The position of Turkish Prime Minister Recep Tayyip Erdogan is not as secure as it once was. Political rivals have undermined his status, but now, he has taken the bull by the horns, says DW's Baha Güngör.
As late as last summer no one could have imagined an international discussion over the political future of Turkish Prime Minister Recep Tayyip Erdogan - not to mention the domestic trials and tribulations currently tearing at his country.
Back then, the country's economic development was looking good and Erdogan's conservative-Islamist Justice and Development Party (AKP) governed with an absolute majority. Turkey was largely regarded as a stabilizing geopolitical factor in fragile region.

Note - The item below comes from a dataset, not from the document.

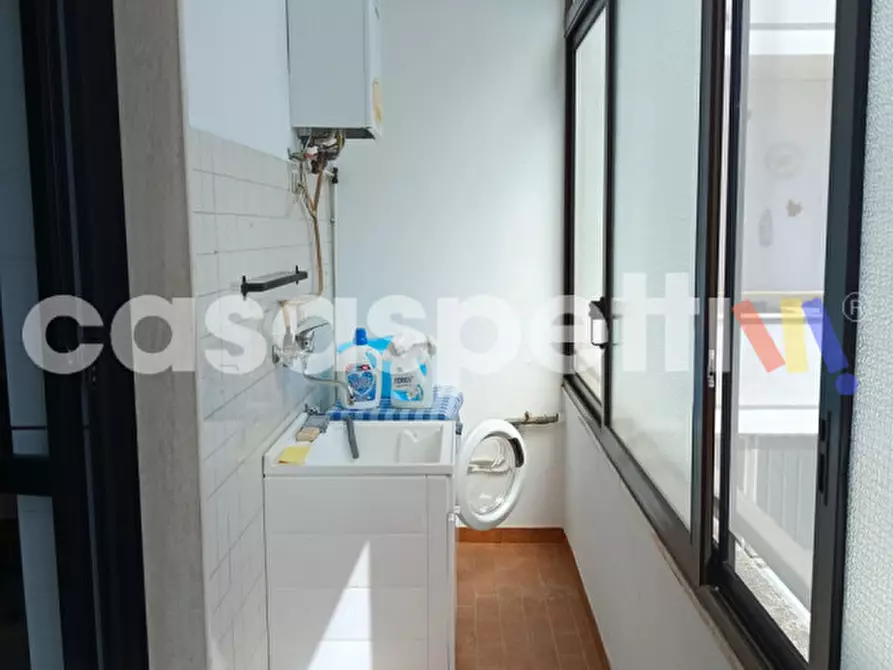 Immagine 14 di Appartamento in vendita  in Via Amerigo Vespucci, 4 a Calimera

But Erdogan, seeing himself in a position unassailable superiority, overrated himself. The lack of a political opposition worthy of its name increased his belief in his own infallibility. His crisis management during the Gezi Park protests was unworthy of a democratic country. The police sometimes turned brutal when dealing with demonstrators and anyone who disagreed with the official government line. On top of that, journalists, and especially former military leaders, were given long prison terms for allegedly planning a coup - this by judges who could not really contradict Erdogan.
A search for allies
But now, the tide has turned for Erdogan. Economic data haven't looked good for some time, corruption has spread to the families of government ministers. Not even Erdogan has been spared the scrutiny by state prosecutors and the police; and even one of his sons is under investigation.

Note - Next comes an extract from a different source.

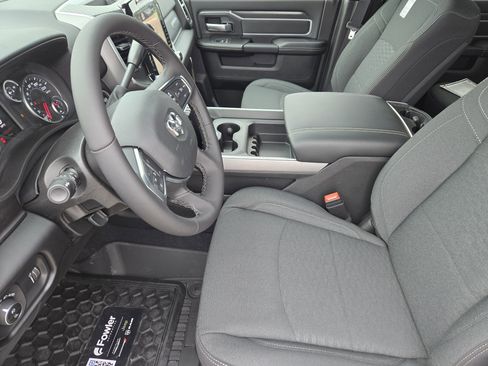 New 2026 RAM 3500 Big Horn image 11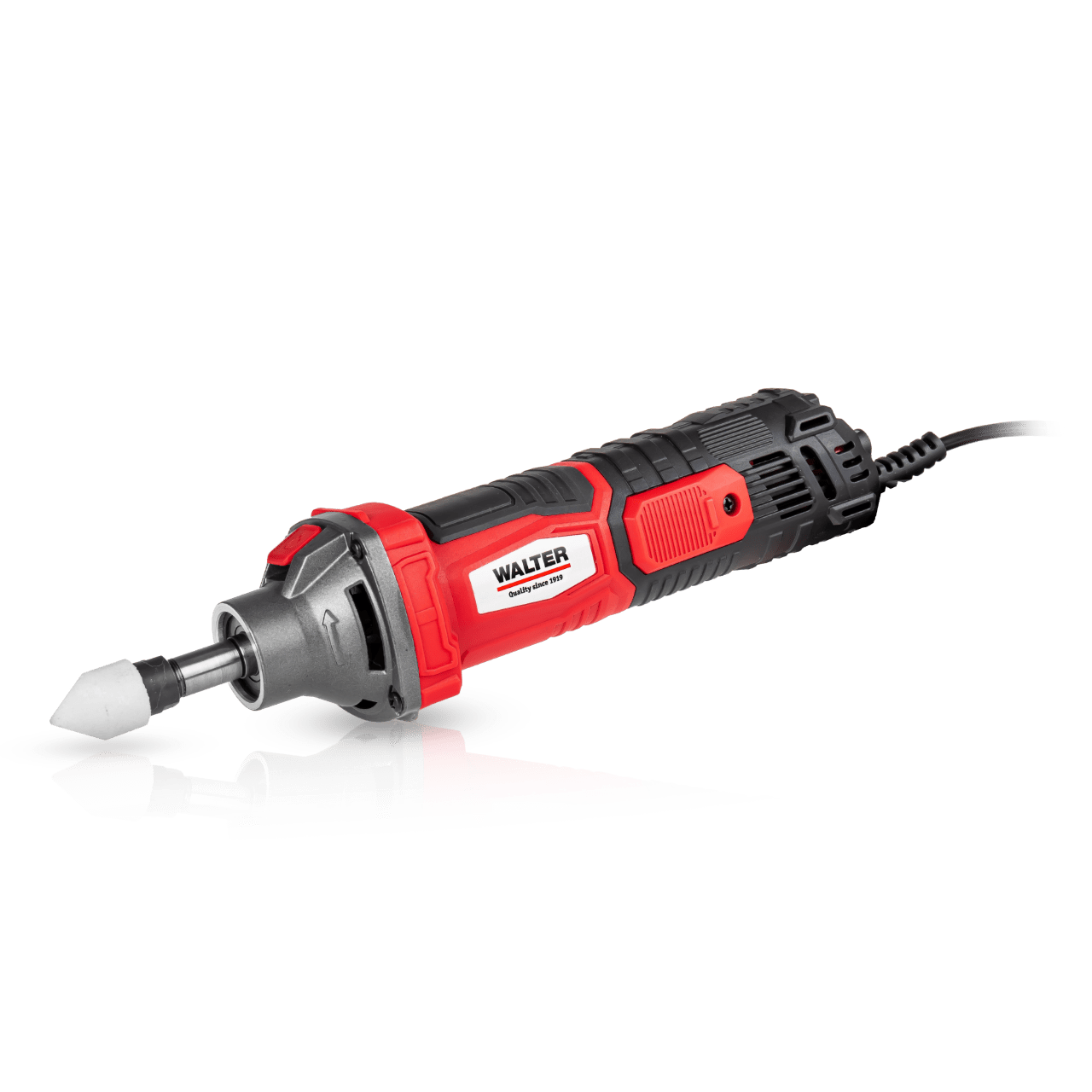WALTER Geradschleifer 500 W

Erdogan has been forced into a corner and, apparently in panic, has made mistakes. First, he allowed many state prosecutors to be reassigned to the provinces or suspended from their positions. Then hundreds of police officers and even police chiefs in several provinces were called back for central duty or reassigned to unattractive posts.
The judiciary, which without complaint supported Erdogan's work to reach his goals until a few months ago, was accused of planning a coup by the head of the government during an investigation into allegations of corruption. Desperately, he looked for new allies and, in an effort to get the military back on his side, no longer ruled out new trials for convicted former military leaders who he said may have been "victims of conspiracies."
Erdogan wants to become president
That Erdogan's position is not as safe as it was a while ago is partly due to Fethullah Gülen, a preacher who has been living in the United States since 1999. The movement named after him has allegedly infiltrated parts of the police and the judiciary to further weaken Erdogan. Gülen has become a key power in Turkey and his main premise that Islam can coexist with democracy is becoming more and more popular in the Muslim world.
It is not yet clear what will happen next in Turkey, a country that is geopolitically important for European interests. Nationwide local elections scheduled for the end of March could indicate whether Erdogan's AKP can repeat or even increase its success from three years ago, when it gained 50 percent of the vote. That's important because President Abdullah Gül's term ends in August and Erdogan wants to move into that post. Unfortunately for Erdogan his failed crisis management last summer and most recent political missteps have lowered his chances of becoming Turkish president.